SELECTED EXCERPT:
(begin)

For practical applicability, one has to be able to retrieve the load from the sensor signal. In Section 2.2.6, the results of a statistical estimator are presented.
Finally, in Section 2.2.7, a remaining, yet to be compensated, non-linearity having hysteretic properties is shortly presented.

2. Results

2.1. Linear Guide Bearings

Measuring the load on the linear guide bearing has been found to be a promising location inside the tooling machine. Linear guide bearings consist of a rail guide and a runner block, connected via rolling elements, which can be spherical, cylindrical or have similar, optimized surface curvatures [16]. A sketch is provided in Figure 1.
Adding additional parts as e.g., a force measuring platform was ruled out before for the scope of this paper, as it changes the mechanical properties and would also add to the standardized dimensions of the runner block. Thus, if one wants to deduce the load from deformation, the deformation of the linear guide system or its parts has to be measured directly. On this topic, or related problems in general rolling element bearings, mainly various patents exist. Only little scientific data, especially for linear guides, could be found, such that only a conceptual comparison is feasible at this point.

2.1.1. Measuring the Deformation of the Runner Block

A load acting on the runner block leads to a deformation of the same, creating regions both with negative and positive strain. This strain can be measured by e.g., strain gauges, as already described and used in various patents [18] (without strain gauges) [19,20]. One challenge is the coupling of the strain gauges to the runner block, which will greatly influence the sensitivity of the sensor. Furthermore, in order to distinguish different multi modal load situations and achieve sufficient resolution, intelligent sensor placement and sensor fusion algorithms have to be developed.

2.1.2. Measuring Deformation Related to the Rolling Element Contact Zone

Another region in the runner block is subject to large deformations. The force flux flows from the runner block, over the rolling elements to the rail guide. This leads to high and localized deformation of the contact zones between these three elements. Measuring this deformation is highly attractive for the predictive maintenance aspect, as load would be measured directly or very close to where damage due to fatigue occurs. Therefore uncertainties introduced by assumptions about the exact load distribution under multi modal external loads will be eliminated. Also tolerances in rolling element sizes, leading to higher loads for larger elements, can be directly accounted for.

(end)

PROBLEM REQUIREMENTS:
Copy the linear guide bearing text word for word, starting at "For practical applicability, one" and stopping after "in Figure 1.".

DATA SHOWN:
(begin)

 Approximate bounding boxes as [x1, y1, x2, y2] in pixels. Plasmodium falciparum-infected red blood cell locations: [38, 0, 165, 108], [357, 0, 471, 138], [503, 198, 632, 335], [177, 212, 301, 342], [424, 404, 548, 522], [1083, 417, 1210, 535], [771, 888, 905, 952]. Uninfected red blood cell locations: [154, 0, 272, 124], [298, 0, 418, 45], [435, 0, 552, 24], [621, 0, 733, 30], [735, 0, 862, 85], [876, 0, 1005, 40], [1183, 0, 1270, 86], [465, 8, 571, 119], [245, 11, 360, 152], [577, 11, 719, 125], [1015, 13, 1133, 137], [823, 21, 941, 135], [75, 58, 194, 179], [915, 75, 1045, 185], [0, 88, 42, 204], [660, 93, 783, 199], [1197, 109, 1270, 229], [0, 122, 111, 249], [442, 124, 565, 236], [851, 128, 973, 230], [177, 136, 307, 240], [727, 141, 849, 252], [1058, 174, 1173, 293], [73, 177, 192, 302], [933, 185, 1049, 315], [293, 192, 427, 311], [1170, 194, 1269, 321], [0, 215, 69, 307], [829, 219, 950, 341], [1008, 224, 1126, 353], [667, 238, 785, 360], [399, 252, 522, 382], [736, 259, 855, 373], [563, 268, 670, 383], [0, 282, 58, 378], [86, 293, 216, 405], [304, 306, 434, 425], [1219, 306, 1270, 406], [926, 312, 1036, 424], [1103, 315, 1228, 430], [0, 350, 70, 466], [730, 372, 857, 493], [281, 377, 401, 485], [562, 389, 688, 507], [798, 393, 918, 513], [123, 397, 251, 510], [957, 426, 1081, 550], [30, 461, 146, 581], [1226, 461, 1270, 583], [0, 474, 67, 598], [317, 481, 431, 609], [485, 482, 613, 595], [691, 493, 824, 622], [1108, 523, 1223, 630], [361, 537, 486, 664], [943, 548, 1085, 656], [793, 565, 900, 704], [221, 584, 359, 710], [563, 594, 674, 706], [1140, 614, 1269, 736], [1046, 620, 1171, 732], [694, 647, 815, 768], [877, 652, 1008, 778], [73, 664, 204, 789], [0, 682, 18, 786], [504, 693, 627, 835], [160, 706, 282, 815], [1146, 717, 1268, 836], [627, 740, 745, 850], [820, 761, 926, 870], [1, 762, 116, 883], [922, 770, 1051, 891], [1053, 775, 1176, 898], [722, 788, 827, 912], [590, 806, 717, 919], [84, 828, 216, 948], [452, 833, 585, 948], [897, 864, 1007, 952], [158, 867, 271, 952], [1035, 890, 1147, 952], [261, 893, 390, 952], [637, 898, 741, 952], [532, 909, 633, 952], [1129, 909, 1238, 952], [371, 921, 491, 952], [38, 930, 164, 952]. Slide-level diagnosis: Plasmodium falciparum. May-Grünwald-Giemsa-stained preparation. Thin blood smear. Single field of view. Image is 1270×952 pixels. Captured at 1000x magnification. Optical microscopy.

(end)

TASK SOLUTION:
For practical applicability, one has to be able to retrieve the load from the sensor signal. In Section 2.2.6, the results of a statistical estimator are presented.
Finally, in Section 2.2.7, a remaining, yet to be compensated, non-linearity having hysteretic properties is shortly presented.

2. Results

2.1. Linear Guide Bearings

Measuring the load on the linear guide bearing has been found to be a promising location inside the tooling machine. Linear guide bearings consist of a rail guide and a runner block, connected via rolling elements, which can be spherical, cylindrical or have similar, optimized surface curvatures [16]. A sketch is provided in Figure 1.